The Indo-Aryan language spoken on the Pothohar Plateau in the far north of Pakistani Punjab, as well as in most of Pakistan's Azad Kashmir and in western areas of India's Jammu and Kashmir, is known by a variety of names, the most common of which are Pahari (; an ambiguous name also applied to unrelated languages of India), and Pothwari (or Pothohari).

The language is transitional between Hindko and Standard Punjabi and is mutually intelligible with both. There have been efforts at cultivation as a literary language, although a local standard has not been established yet. The Shahmukhi script is used to write the language, such as in the works of Mian Muhammad Bakhsh.

Grierson in his early 20th-century Linguistic Survey of India assigned it to a so-called "Northern cluster" of Lahnda (Western Punjabi), but this classification, as well as the validity of the Lahnda grouping in this case, have been called into question.

Geographic distribution and dialects 

There are at least three major dialects: Pothwari, Mirpuri and Pahari. The Pothwari spoken in Gujar Khan is regarded as the most prestigious dialect of Pothwari spoken in Pakistan.

Entries provided:
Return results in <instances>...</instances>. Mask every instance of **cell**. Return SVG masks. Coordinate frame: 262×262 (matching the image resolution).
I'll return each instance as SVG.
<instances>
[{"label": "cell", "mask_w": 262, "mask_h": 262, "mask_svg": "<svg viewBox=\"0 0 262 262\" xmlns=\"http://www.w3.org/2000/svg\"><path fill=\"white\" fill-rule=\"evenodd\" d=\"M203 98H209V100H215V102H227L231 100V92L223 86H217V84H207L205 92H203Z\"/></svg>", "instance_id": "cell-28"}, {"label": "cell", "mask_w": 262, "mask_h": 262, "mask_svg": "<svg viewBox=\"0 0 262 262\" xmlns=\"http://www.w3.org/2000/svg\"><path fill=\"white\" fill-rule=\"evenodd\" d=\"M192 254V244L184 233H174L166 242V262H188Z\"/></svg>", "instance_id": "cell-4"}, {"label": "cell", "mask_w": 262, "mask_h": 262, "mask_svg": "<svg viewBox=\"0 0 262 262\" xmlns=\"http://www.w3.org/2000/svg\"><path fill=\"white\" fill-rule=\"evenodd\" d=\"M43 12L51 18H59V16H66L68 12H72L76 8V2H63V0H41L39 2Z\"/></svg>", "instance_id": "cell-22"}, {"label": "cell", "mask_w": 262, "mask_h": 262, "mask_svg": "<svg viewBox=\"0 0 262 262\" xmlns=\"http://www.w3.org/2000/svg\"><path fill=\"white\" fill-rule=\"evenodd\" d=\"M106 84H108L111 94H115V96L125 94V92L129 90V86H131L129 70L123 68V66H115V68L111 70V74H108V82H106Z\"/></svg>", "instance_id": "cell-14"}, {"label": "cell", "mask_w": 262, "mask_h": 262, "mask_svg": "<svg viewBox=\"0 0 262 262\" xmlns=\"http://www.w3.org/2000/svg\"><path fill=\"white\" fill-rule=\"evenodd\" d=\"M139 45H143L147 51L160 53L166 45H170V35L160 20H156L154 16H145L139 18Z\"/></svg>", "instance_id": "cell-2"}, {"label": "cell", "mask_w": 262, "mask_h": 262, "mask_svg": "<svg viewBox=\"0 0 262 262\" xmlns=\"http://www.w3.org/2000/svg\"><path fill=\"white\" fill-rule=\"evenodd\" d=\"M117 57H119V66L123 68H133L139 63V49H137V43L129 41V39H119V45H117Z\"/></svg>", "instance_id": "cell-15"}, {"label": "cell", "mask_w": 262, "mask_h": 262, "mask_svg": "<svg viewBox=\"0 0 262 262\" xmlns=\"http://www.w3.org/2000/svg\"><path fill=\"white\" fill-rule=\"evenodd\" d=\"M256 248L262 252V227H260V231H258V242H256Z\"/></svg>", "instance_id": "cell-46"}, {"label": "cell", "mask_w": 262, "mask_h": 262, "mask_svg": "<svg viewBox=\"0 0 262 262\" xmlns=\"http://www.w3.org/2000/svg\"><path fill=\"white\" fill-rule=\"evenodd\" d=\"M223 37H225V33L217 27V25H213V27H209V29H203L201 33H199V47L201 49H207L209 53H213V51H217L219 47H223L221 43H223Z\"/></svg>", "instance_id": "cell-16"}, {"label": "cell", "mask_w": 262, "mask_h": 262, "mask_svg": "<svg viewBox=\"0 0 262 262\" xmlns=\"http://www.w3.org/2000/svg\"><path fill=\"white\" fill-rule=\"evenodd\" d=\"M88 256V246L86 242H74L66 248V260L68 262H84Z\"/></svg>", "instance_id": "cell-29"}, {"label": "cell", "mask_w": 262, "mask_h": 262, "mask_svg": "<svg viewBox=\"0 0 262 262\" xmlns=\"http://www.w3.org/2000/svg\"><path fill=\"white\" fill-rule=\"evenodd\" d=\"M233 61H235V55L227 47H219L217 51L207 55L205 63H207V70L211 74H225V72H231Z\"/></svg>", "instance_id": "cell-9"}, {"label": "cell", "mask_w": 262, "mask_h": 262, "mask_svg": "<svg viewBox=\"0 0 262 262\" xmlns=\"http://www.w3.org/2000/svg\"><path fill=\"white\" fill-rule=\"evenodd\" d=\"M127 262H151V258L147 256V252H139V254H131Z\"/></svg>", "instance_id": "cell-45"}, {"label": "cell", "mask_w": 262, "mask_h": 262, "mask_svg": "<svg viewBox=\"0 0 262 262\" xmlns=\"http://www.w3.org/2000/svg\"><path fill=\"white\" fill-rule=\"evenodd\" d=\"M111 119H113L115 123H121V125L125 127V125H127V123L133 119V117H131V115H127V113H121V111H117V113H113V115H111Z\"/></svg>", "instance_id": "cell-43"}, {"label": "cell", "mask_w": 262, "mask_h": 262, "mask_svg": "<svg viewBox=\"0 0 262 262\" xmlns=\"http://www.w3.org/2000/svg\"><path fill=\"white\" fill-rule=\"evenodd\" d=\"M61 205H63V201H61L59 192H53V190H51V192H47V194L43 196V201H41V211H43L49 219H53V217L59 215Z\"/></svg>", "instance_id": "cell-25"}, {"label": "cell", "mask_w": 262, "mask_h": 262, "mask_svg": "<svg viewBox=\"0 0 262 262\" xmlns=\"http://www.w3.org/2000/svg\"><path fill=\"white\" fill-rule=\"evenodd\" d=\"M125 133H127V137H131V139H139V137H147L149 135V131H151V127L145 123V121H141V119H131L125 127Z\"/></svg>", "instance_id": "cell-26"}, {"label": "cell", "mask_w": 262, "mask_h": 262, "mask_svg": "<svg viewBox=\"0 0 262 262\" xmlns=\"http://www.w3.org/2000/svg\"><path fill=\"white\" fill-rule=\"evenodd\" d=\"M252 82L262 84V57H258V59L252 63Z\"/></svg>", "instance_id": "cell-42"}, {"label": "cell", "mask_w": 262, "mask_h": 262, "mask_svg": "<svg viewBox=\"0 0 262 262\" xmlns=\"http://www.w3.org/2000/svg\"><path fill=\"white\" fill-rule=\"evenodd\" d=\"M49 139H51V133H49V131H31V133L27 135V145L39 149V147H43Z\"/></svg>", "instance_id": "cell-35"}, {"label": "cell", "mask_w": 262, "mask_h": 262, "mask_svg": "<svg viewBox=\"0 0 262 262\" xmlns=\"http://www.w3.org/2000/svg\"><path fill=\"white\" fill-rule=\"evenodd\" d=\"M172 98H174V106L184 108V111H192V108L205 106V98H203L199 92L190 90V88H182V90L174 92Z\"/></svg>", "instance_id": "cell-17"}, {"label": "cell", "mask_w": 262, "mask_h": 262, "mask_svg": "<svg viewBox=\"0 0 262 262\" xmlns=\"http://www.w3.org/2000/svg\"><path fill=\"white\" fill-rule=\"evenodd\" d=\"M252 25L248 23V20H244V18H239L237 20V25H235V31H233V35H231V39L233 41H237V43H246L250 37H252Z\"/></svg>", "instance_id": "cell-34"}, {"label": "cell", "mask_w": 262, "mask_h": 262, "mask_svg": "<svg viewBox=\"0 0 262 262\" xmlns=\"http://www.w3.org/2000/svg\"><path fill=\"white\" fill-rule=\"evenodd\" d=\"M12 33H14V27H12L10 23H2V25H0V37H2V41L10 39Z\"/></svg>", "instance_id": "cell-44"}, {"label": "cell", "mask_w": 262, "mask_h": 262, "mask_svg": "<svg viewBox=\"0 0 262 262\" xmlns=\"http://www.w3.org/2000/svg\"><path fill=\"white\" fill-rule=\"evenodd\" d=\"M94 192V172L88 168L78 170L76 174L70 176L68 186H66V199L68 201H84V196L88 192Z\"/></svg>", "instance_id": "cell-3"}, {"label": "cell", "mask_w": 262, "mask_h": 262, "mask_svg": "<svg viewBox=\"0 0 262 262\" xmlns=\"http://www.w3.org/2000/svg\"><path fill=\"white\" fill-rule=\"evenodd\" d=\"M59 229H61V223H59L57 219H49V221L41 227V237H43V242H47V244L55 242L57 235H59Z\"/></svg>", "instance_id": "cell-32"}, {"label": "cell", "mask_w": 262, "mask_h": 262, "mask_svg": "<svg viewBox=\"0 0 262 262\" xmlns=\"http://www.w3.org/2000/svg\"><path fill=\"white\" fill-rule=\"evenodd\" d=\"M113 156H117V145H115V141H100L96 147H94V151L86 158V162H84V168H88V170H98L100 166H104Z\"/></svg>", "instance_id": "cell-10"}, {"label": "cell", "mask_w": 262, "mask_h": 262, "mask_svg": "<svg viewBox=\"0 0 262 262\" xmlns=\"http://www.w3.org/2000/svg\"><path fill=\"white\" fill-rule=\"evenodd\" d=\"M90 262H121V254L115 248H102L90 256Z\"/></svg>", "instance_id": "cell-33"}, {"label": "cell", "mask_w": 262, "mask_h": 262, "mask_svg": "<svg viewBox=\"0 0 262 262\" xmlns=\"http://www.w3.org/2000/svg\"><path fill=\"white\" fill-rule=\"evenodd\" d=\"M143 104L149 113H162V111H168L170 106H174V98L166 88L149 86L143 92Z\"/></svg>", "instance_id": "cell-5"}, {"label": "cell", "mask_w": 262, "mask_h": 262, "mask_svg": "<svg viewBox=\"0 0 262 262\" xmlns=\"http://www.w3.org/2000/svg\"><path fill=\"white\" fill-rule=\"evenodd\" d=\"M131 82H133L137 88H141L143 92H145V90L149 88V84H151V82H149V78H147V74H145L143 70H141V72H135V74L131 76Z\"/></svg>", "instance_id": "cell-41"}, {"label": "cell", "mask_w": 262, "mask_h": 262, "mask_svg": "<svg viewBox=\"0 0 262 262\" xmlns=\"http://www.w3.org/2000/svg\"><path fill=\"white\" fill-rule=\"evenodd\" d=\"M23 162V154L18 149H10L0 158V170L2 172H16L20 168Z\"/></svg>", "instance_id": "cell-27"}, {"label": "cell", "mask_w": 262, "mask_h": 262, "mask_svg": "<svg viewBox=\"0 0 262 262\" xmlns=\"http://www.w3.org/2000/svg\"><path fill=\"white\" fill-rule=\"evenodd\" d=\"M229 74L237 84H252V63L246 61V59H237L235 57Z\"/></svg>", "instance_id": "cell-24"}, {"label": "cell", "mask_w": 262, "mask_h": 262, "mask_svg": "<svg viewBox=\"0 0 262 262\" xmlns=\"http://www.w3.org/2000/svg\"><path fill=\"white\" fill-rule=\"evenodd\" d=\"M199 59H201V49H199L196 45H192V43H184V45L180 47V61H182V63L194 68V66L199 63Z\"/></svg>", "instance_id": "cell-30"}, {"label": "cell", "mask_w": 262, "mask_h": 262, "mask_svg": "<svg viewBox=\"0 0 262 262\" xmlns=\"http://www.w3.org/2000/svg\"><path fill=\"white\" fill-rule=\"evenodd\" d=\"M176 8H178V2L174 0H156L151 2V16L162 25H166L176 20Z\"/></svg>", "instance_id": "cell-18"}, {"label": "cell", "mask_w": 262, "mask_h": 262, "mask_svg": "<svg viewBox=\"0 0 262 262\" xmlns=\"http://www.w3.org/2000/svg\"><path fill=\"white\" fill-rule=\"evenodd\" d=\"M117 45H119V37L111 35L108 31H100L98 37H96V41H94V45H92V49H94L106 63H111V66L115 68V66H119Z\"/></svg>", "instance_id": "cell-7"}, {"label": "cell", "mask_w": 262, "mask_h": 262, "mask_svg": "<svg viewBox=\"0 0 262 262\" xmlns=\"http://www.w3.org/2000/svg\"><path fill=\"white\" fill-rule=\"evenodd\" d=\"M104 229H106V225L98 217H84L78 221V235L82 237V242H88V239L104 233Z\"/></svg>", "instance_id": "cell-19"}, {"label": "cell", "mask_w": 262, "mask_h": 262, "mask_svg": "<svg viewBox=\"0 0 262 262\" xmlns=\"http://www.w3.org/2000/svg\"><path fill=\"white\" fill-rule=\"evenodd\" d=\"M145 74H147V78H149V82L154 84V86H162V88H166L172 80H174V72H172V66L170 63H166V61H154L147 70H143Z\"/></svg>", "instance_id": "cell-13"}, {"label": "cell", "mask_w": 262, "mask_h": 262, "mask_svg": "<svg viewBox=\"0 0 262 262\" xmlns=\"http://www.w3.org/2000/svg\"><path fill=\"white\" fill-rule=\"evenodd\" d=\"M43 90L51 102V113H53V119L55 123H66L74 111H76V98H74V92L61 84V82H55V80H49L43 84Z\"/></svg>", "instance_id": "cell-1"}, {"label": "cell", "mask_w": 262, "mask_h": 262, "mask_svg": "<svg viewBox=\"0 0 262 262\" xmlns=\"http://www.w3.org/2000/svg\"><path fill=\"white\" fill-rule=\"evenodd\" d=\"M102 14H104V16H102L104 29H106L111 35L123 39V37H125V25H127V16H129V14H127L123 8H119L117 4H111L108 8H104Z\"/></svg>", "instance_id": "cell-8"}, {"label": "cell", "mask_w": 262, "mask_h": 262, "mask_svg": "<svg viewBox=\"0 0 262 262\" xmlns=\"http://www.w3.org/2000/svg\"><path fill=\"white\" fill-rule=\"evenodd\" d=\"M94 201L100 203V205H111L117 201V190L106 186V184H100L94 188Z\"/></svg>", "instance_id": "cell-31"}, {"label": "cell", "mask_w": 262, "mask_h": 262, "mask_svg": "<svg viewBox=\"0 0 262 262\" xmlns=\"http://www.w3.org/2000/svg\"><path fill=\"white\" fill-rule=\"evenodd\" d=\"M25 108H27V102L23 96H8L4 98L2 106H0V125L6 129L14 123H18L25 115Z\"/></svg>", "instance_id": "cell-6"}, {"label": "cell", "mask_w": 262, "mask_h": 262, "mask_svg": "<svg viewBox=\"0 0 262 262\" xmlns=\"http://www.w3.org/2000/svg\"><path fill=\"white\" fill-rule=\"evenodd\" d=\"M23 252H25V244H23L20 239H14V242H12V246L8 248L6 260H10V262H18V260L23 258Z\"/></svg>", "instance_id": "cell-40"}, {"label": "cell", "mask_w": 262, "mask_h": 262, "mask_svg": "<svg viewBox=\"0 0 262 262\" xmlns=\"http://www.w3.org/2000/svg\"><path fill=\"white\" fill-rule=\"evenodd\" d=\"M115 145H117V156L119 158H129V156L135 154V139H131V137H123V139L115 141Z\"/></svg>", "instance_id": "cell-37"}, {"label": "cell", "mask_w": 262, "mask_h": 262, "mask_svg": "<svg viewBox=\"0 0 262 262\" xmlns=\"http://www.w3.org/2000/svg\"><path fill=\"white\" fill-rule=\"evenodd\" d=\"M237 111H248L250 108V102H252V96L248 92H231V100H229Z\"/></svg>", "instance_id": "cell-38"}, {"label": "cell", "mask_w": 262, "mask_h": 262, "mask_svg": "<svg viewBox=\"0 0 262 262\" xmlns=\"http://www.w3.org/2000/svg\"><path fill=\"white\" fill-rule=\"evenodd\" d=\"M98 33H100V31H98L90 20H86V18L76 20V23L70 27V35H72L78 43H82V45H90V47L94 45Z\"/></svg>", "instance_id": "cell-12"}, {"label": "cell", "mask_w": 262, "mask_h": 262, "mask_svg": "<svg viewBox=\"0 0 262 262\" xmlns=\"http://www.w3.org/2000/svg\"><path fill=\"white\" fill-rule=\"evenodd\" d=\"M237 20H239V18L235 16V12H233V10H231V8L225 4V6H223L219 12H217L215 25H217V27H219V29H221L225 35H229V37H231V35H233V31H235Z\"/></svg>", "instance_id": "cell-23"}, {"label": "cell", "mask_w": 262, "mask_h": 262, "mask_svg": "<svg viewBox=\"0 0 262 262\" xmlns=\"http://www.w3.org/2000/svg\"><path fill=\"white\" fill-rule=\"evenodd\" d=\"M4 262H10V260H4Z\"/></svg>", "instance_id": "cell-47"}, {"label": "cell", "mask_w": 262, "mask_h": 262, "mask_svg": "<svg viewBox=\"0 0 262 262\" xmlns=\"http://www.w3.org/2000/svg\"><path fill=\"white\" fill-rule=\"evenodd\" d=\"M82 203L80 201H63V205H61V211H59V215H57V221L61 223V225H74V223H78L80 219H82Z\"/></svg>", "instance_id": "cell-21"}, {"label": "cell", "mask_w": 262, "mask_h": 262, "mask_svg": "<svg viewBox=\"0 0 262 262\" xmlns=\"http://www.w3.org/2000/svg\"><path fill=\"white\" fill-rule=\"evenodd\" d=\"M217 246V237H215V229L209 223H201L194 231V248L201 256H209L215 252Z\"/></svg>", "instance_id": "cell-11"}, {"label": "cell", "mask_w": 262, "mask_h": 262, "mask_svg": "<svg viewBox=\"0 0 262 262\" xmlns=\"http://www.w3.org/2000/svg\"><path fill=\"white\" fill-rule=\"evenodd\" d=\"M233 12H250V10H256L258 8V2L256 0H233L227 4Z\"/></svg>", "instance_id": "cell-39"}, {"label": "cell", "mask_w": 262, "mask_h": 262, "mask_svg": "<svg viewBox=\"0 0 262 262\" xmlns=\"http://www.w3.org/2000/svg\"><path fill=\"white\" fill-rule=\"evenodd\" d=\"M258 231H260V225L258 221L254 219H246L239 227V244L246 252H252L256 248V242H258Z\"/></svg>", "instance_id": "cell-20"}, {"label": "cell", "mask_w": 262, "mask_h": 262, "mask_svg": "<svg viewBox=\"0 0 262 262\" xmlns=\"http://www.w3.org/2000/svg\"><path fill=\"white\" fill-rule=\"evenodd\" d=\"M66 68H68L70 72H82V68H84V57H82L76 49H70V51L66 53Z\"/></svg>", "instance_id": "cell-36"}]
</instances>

Tasks for this exercise:
• a. Gather every line of the entries that contains the string "instances", matching case exactly.
• b. Extend the passage on the Pahari-Pothwari language by writing what comes next after its final sentence.

The results:
• a.
Return results in <instances>...</instances>. Mask every instance of **cell**. Return SVG masks. Coordinate frame: 262×262 (matching the image resolution).
<instances>
</instances>

• b.
The dialects are mutually intelligible, but the difference between the northernmost and the southernmost dialects (from Muzaffarabad and Mirpur respectively) is enough to cause difficulties in understanding.

Pothohar Plateau
Pothwari (), also spelt Potwari, Potohari and Pothohari (), is spoken in the Pothohar Plateau of northern Punjab, an area administratively within Rawalpindi division. Pothwari is its most common name, and some call it Pindiwal Punjabi to differentiate it from the Punjabi spoken elsewhere in Punjab.

Pothwari extends southwards up to the Salt Range, with the city of Jhelum marking the border with Punjabi. To the north, Pothwari transitions into the Pahari-speaking area, with Bharakao, near Islamabad, generally regarded as the point where Pothwari ends and Pahari begins. Pothwari has been represented as a dialect of Punjabi by the Punjabi language movement,  and in census reports the Pothwari areas of Punjab have been shown as Punjabi-majority.

Mirpur
East of the Pothwari areas, across the Jhelum River into Mirpur District in Azad Kashmir, the language is more similar to Pothwari than to the Pahari spoken in the rest of Azad Kashmir.
Locally it is known by a variety of names: Pahari, Mirpur Pahari, Mirpuri, and Pothwari, while some of its speakers call it Punjabi.
Mirpuris possess a strong sense of Kashmiri identity that overrides linguistic identification with closely related groups outside Azad Kashmir.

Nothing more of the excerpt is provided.